Philippe Couillard a énergiquement condamné le gouvernement Marois qui, en proposant d’interdire aux employés de l’État de porter des signes religieux ostensibles, fait un « geste démagogique », accusant le Parti québécois de « créer artificiellement une crise sociale ».

« On met sur la table sciemment, et c’est doublement irresponsable de leur part, un projet qui est illégal selon les lois du Québec, par les lois d’Ottawa, d’ailleurs », a-t-il renchéri.

« Mon sentiment, c’est que les gens sont inquiets et qu’ils sont confus », a affirmé Philippe Couillard. « Dans une ambiance comme ça, où la confusion est volontairement semée par un gouvernement, je comprends les citoyens d’être inquiets. »

« Je comprends ce que les Québécois voient et craignent. Et je le partage aussi », a-t-il pourtant souligné. Lui qui a passé cinq ans en Arabie saoudite se dit « familier avec ces questions, bien sûr, de la crainte des gens [devant] l’intégrisme, également qu’on est toujours, nous, en train de faire des concessions et que ces concessions ne viennent jamais de l’autre côté. »
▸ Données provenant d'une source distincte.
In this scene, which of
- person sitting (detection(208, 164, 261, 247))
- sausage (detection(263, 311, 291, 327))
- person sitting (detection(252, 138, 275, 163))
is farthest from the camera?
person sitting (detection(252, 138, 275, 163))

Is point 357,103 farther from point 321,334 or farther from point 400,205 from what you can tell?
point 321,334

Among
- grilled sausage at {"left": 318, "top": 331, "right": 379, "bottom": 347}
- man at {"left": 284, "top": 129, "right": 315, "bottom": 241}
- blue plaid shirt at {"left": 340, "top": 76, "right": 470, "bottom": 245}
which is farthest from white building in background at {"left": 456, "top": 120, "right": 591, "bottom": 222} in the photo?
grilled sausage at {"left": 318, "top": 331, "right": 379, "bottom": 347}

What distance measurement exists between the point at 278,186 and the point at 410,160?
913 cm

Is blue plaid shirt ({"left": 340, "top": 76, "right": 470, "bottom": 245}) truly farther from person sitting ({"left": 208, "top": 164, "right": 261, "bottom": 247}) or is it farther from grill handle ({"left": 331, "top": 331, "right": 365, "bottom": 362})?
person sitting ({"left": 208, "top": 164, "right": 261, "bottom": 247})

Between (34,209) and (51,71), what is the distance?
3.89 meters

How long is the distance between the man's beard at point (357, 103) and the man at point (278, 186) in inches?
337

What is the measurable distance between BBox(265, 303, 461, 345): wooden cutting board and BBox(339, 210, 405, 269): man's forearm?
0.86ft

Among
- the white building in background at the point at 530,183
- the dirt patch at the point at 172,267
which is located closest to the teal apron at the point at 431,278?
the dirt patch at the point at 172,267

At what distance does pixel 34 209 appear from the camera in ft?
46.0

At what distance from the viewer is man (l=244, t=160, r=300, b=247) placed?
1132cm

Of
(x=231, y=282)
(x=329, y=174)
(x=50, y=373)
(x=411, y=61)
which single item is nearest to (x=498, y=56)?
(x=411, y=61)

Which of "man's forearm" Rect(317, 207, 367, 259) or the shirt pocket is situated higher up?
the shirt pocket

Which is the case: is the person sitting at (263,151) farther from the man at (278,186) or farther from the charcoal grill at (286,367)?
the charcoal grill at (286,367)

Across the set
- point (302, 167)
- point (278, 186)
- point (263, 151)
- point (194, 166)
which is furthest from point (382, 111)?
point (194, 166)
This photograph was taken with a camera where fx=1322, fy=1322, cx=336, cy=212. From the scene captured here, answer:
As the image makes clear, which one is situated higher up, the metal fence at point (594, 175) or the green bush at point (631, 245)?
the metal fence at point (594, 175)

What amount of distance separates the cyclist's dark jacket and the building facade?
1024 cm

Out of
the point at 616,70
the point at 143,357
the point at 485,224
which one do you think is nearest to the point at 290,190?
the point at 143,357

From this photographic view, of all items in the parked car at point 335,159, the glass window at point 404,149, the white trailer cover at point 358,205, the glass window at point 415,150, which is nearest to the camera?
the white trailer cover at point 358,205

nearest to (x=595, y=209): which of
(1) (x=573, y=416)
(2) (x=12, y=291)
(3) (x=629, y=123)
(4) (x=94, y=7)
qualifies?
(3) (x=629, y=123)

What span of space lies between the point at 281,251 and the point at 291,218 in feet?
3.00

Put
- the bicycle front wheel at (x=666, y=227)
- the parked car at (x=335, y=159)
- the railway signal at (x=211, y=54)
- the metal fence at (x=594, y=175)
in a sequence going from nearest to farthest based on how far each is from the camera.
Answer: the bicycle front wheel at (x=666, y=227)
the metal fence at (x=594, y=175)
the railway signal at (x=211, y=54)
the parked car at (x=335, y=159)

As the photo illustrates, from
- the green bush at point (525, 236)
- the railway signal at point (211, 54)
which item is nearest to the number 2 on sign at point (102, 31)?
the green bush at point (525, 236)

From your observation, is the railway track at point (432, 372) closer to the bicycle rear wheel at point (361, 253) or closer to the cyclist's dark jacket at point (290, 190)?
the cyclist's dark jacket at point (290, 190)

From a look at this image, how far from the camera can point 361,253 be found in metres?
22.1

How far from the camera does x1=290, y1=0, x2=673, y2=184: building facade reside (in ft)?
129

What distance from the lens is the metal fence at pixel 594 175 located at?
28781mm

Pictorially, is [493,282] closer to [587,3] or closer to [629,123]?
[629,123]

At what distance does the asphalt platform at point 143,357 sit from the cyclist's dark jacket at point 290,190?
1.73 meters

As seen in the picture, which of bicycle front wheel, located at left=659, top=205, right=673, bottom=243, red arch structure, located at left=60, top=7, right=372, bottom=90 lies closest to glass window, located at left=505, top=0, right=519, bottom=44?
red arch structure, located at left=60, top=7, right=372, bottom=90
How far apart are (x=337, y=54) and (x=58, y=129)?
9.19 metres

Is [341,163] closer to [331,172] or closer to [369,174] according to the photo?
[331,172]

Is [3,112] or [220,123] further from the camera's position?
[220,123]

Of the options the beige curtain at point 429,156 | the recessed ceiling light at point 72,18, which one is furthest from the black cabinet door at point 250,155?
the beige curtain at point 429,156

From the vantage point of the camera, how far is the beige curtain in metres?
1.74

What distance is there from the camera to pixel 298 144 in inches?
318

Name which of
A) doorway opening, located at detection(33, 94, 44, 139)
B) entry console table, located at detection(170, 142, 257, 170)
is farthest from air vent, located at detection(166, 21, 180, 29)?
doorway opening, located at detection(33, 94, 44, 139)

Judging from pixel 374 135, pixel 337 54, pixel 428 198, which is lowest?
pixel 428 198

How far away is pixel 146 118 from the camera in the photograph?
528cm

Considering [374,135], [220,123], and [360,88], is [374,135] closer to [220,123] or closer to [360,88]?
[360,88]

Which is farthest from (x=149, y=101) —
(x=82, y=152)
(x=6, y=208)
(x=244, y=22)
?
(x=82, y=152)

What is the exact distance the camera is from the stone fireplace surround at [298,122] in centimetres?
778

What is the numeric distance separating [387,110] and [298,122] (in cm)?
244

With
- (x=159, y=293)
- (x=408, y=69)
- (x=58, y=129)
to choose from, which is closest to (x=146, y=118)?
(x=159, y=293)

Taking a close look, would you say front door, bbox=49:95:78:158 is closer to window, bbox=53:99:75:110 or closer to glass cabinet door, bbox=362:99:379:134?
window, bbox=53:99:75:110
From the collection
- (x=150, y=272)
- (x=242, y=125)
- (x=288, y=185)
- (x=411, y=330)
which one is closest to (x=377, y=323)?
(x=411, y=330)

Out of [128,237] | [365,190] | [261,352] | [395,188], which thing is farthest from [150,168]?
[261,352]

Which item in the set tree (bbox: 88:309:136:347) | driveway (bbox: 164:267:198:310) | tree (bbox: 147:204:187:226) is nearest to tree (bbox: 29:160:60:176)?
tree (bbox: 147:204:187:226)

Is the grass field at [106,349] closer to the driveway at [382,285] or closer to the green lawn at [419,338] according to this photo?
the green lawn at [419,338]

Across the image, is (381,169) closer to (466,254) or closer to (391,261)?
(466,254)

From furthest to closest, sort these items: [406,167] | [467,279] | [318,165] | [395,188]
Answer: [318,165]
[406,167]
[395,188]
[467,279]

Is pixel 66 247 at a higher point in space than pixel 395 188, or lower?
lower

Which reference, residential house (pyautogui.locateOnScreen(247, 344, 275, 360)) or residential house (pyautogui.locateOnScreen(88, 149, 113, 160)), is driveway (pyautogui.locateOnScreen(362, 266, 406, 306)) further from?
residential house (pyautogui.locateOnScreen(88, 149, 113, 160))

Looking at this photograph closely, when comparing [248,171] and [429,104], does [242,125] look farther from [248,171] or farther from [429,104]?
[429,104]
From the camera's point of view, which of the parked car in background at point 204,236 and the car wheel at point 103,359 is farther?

Philippe Couillard est convaincu que le PQ fera de la charte sur la laïcité un enjeu électoral. « Voulons-nous vivre dans une société qui se replie sur elle-même en retirant des droits ou voulons-nous vivre dans une société ouverte ou inclusive ? » a lancé le chef libéral, tout en soulignant que, selon lui, les préoccupations de la population portent sur autre chose : l’économie, l’exode des jeunes, les soins de santé, les finances publiques ou encore la réputation du Québec à l’étranger.